Text for analysis —
==*==

The rate of IgG or total antibodies positivity increased and remained at more than 95% for antibodies detected by CLIA IgG antiS1/S2 (DiaSorin) and ECLIA total antiNP (Roche), for sera collected beyond three months. Nevertheless, the rate of positivity of antiNP IgG antibodies detected by CMIA IgG (Abbott) decreased slightly from 91% for sera collected at three weeks to 82% after three months, and the positivity rate of IgG antibodies detected by ELISA decreased from 85% at three weeks to 60% after three months PSO (Table 2, Figure 1 ).

In addition to the 40 patients followed more than three months PSO and tested by all six assays, there were 31 patients tested by ECLIA total antiNP (Roche) and CLIA IgG antiS1/S2 (DiaSorin), for which serum samples were available for long-term surveillance, from 91 up to 271 days (median duration of 103 days [IQR 92-213]). The sensitivity was 100% using ECLIA total antiNP (Roche), and 97.2% using CLIA IgG antiS1/S2 (DiaSorin) ( Table 2) .

There were 21 (13.4%), 8 (5.1%), and 1 (0.6%) patients assessed by ELISA IgG antiNP (Epitope), CMIA IgG antiNP (Abbott), and CLIA IgG antiS1/S2 (DiaSorin) for which the result became seronegative. The median time from symptom onset to the first seronegative result after seroconversion was: 90 (IQR 86.5-94.5), 90.5 (IQR 86.5-93.7), and 46 days for ELISA IgG antiNP (Epitope), CMIA IgG antiNP (Abbott), and CLIA IgG antiS1/S2 (DiaSorin), respectively. All positive serum samples tested by ECLIA total antiNP (Roche) remained positive.

The specificity was assessed testing 161 controls by CLIA IgG antiS1/S2, CMIA IgG antiNP, ELISA IgG antiNP, and 158 controls by ECLIA total antiNP. The specificity was more than 97% for all targeted antibodies (Table 2) . 

The sensitivity of CMIA IgM antiS (Abbott) was 74.6%, while the overall sensitivity of ELISA IgM antiNP (Epitope) was 28.2%. The percentage of positive antibodies by ELISA (Epitope) was 56.6% at 11-15 days and had an important drop after four weeks PSO ( Table 2) .

==*==

Given entries —
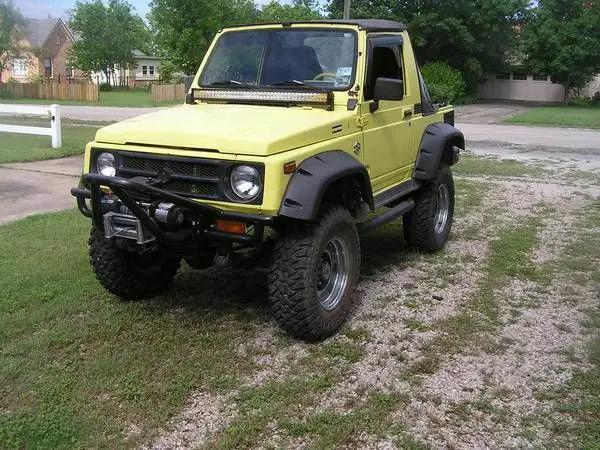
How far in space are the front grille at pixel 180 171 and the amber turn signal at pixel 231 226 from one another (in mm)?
175

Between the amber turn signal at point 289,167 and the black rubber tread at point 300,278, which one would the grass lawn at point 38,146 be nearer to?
the black rubber tread at point 300,278

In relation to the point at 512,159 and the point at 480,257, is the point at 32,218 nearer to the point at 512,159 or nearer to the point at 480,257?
the point at 480,257

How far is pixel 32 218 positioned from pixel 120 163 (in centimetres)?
367

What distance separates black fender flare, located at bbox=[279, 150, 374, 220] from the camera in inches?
153

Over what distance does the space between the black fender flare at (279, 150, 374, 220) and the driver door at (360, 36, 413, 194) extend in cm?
64

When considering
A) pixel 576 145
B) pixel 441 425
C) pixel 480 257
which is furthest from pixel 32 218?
pixel 576 145

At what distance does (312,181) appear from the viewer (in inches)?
158

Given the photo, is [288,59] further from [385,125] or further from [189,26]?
[189,26]

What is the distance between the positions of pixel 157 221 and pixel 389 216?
221 cm

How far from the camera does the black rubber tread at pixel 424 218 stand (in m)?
6.28

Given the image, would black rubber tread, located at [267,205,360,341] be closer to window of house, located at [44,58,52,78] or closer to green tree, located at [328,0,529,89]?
green tree, located at [328,0,529,89]

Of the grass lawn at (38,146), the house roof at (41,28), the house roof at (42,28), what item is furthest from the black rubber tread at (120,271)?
the house roof at (42,28)

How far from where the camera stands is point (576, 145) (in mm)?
16656

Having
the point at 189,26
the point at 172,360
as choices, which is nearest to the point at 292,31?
the point at 172,360
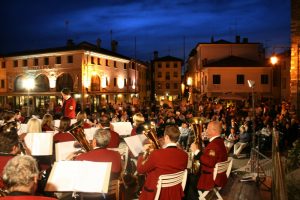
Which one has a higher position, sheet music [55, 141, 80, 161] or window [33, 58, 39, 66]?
window [33, 58, 39, 66]

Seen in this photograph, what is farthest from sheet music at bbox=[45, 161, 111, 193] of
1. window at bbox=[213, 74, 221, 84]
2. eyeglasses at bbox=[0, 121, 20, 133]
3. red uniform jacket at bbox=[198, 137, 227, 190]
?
window at bbox=[213, 74, 221, 84]

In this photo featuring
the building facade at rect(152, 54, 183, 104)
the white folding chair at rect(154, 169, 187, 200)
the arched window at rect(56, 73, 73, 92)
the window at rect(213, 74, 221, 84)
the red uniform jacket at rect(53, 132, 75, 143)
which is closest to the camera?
the white folding chair at rect(154, 169, 187, 200)

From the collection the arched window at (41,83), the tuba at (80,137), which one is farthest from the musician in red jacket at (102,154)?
the arched window at (41,83)

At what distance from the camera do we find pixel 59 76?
1704 inches

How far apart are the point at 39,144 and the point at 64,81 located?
36.6 meters

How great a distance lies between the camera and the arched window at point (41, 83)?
44.1 metres

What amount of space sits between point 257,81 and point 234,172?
36049 mm

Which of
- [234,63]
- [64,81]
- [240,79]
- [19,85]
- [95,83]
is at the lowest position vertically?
[19,85]

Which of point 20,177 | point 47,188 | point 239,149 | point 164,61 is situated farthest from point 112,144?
point 164,61

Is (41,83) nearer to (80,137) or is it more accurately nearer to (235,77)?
(235,77)

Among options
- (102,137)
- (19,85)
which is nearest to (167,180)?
(102,137)

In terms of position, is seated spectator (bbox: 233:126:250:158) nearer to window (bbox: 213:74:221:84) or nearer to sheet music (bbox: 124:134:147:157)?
sheet music (bbox: 124:134:147:157)

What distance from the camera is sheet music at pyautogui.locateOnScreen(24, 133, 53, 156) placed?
7488 millimetres

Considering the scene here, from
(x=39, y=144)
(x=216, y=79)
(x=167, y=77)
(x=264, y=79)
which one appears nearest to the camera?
(x=39, y=144)
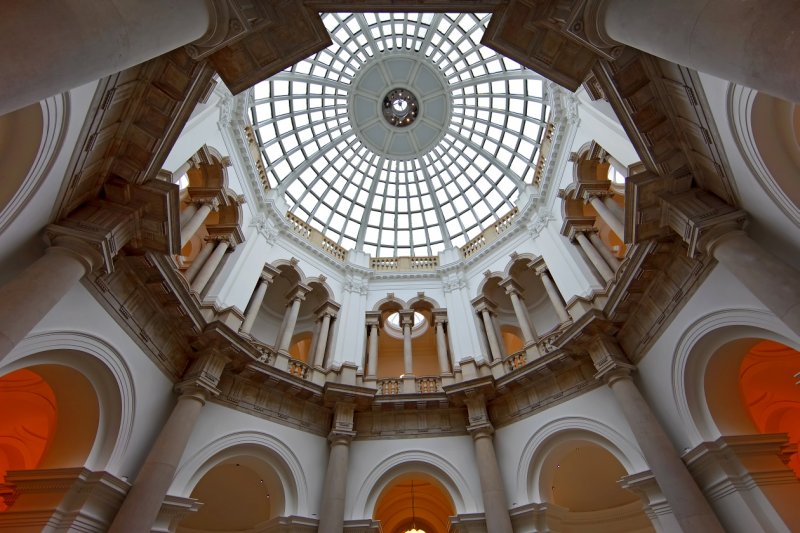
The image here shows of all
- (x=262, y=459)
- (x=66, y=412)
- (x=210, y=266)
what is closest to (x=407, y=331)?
(x=262, y=459)

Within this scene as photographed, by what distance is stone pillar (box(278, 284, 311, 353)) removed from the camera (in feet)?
51.9

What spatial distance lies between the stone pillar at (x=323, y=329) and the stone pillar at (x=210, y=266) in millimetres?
4848

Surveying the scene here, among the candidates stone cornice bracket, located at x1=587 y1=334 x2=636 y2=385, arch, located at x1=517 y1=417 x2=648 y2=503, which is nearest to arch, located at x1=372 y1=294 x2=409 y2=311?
arch, located at x1=517 y1=417 x2=648 y2=503

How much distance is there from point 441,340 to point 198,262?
10054 mm

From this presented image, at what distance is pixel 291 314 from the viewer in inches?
673

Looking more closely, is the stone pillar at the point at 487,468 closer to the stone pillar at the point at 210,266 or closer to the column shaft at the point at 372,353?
the column shaft at the point at 372,353

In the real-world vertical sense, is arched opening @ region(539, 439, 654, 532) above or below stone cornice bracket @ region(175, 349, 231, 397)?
below

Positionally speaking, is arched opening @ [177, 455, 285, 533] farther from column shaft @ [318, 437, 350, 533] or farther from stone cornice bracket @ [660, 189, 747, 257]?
stone cornice bracket @ [660, 189, 747, 257]

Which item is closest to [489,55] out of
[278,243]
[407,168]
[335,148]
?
[407,168]

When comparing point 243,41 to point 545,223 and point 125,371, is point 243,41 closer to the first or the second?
point 125,371

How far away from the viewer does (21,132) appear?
6477mm

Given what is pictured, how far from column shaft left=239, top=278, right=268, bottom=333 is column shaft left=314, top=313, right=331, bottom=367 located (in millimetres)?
2747

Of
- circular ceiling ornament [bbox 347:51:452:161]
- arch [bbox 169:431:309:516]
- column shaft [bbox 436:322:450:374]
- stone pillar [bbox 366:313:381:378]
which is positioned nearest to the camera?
arch [bbox 169:431:309:516]

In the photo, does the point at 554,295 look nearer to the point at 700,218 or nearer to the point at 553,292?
the point at 553,292
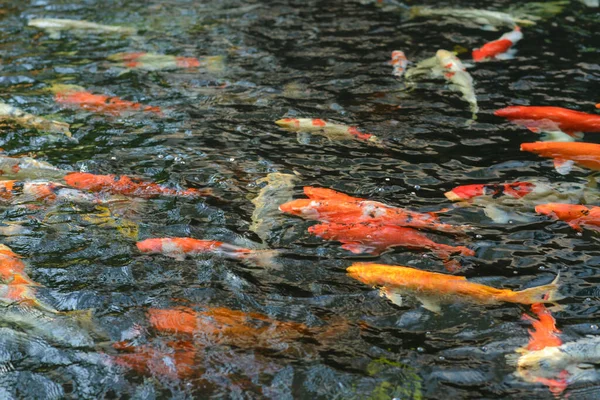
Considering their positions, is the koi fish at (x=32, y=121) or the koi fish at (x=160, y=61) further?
the koi fish at (x=160, y=61)

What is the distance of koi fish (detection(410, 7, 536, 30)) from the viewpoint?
33.6ft

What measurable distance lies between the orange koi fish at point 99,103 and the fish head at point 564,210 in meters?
4.36

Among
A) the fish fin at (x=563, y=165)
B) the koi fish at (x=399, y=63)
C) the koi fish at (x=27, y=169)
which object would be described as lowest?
the koi fish at (x=27, y=169)

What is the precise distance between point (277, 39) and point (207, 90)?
2.06 meters

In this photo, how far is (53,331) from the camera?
4340 millimetres

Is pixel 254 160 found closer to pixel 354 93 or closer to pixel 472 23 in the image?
pixel 354 93

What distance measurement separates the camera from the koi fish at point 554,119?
271 inches

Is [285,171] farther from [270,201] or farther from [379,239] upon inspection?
[379,239]

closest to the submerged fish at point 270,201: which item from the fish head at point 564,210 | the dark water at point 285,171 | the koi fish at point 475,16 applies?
the dark water at point 285,171

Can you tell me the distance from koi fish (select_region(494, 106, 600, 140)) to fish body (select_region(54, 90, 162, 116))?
401 centimetres

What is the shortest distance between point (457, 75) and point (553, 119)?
159 centimetres

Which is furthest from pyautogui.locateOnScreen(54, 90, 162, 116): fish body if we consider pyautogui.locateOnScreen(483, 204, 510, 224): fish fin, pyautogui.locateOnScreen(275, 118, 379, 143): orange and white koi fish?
pyautogui.locateOnScreen(483, 204, 510, 224): fish fin

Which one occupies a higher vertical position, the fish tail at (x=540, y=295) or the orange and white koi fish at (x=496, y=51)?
the orange and white koi fish at (x=496, y=51)

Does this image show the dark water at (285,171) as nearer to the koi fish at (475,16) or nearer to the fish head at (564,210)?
the fish head at (564,210)
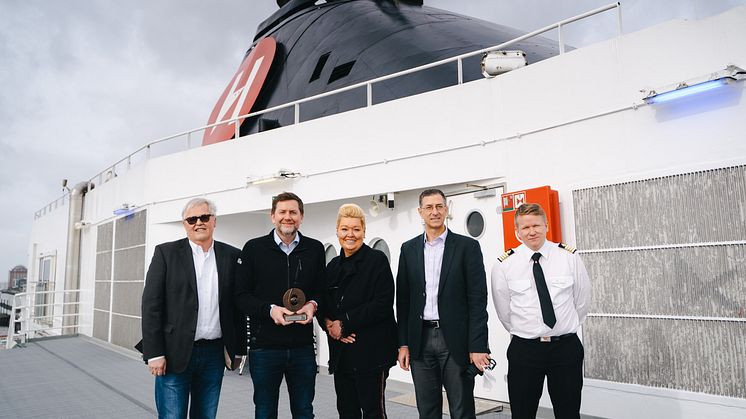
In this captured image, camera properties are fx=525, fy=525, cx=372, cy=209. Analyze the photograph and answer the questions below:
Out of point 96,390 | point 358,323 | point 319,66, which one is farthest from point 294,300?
point 319,66

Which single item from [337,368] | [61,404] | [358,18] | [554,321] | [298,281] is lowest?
[61,404]

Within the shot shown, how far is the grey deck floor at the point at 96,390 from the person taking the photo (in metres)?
5.75

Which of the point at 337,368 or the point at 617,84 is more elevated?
the point at 617,84

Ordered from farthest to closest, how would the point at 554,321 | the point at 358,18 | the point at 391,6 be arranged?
the point at 391,6
the point at 358,18
the point at 554,321

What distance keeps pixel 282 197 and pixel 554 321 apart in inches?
70.2

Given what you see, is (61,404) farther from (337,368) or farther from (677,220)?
(677,220)

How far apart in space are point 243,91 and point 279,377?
970 cm

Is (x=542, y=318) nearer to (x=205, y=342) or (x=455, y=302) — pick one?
(x=455, y=302)

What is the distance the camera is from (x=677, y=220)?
455 centimetres

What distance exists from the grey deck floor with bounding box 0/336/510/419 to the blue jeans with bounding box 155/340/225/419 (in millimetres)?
2341

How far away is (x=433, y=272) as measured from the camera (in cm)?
323

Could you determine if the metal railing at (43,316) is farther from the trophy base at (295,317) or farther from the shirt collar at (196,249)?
the trophy base at (295,317)

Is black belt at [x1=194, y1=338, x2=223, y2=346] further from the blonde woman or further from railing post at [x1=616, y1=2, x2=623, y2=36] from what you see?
railing post at [x1=616, y1=2, x2=623, y2=36]

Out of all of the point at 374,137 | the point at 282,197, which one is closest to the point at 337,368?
the point at 282,197
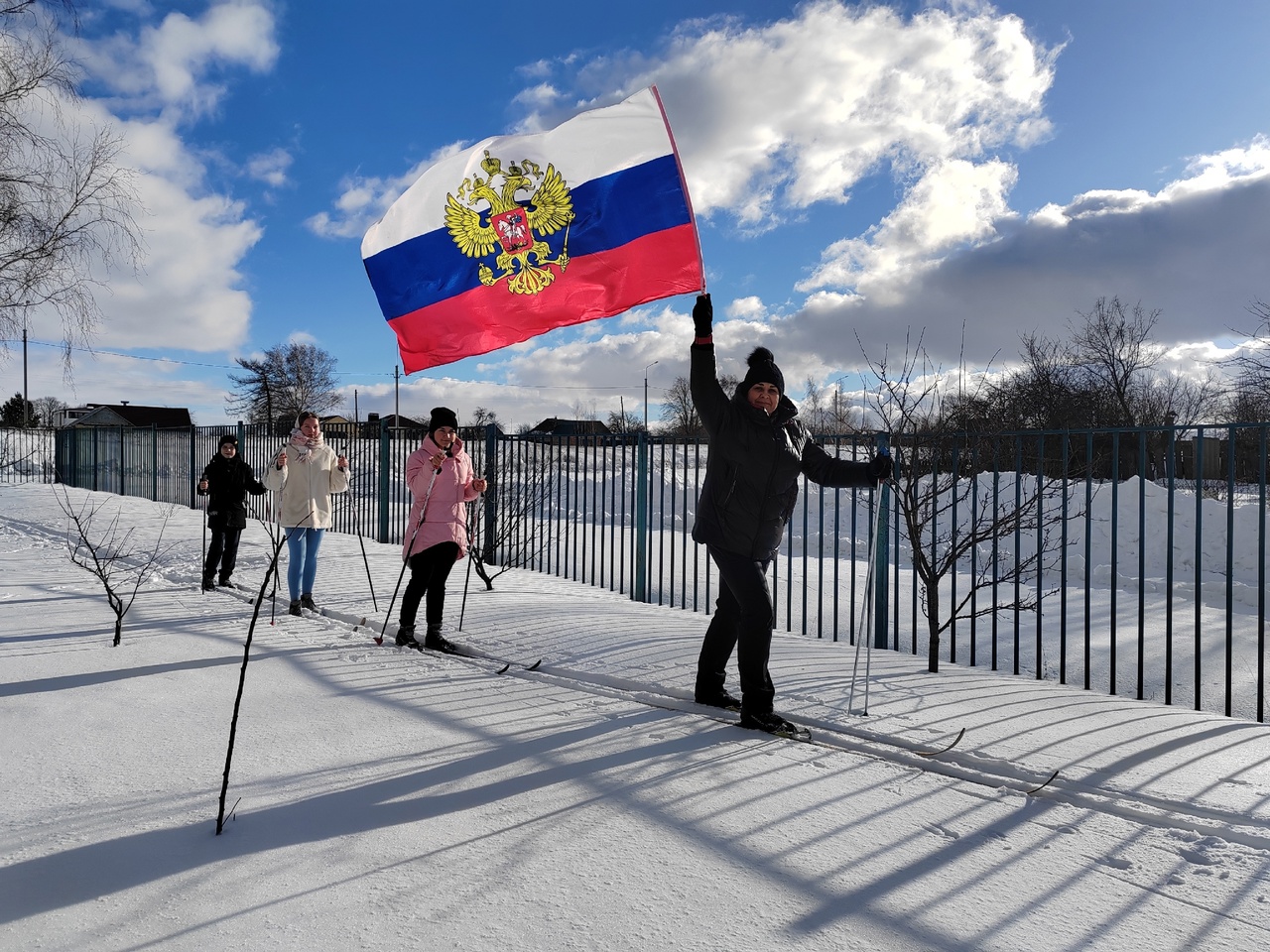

==*==

Brief —
Continue the text on antibody test sensitivity and specificity, picking up right after its last sentence.

Result of the exercise —
Out of 128 patients for whom we collected serial serum samples, 102 (79.6%) had seroconversion by CMIA IgM antiS (Abbott) and 70 (54.6%) by ELISA IgM antiNP (Epitope). These results, along with the median time of IgM seroconversion are shown in Table 3 .

The IgM antibodies were not detected by ELISA IgM antiNP (Epitope) in 44 (34.3%) patients and by CMIA IgM antiS (Abbott) in 3 (2.3%) patients (Table 3 ). In addition, there were 42 (32.8%) samples tested by ELISA IgM antiNP (Epitope) and 27 (21.1%) samples tested by CMIA IgM antiS (Abbott), which become seronegative at 31.5 days (IQR 22-49.7) and 88 days (IQR 71-93) PSO.

The sensitivity of combined IgM and IgG (positive if any of these was positive) is included in Table 2 and is higher than detecting either IgM or IgG antibodies.

We assessed the order in which IgM and IgG appeared by CMIA IgM antiS and CMIA IgG antiNP (Abbott) in 82 patients for which the samples from visits at 7, 14, and 28 days, in addition to the inclusion sample, were available (Table 4 ). The specificity of CMIA IgM antiS and ELISA IgM antiNP was assessed testing 161 controls and was more than 97% for all targeted antibodies.

The highest agreement had the assays detecting IgG antibodies against NP; 78% for CMIA IgG antiNP (Abbott) and ELISA IgG antiNP (Epitope), and 77.3% between CMIA IgG antiNP (Abbott) and ECLIA total antiNP (Roche). Between the assay detecting IgG an-tiS1/S1 antibodies (DiaSorin) and the assay detecting antibodies against NP, the agreement was lower, but still substantial, 71.1% for CMIA IgG antiNP (Abbott) and 70% for ECLIA total antibodies (Roche). We found moderate agreement between ELISA IgG (Epitope) as well as ECLIA total antibodies (Roche) on one hand (62.4%), and CLIA IgG antiS1/S2 (DiaSorin), on the other hand (62%). The 95% CIs are shown in the Table 5 . The lowest agreement of (19%) was between the assays detecting IgM antibodies, CMIA IgM antiS, and ELISA IgM antiNP. 

Since the clinical form of the disease and the moment when the sera were obtained have an effect upon the assay performance, we calculated for each test the antibody positivity at different time points PSO (Table S1 ). The variation in antibody positivity with the disease severity is shown in Figure 2 . Overall, IgG and IgM antibodies appeared earlier in moderate and severe forms, when compared with mild forms of the disease.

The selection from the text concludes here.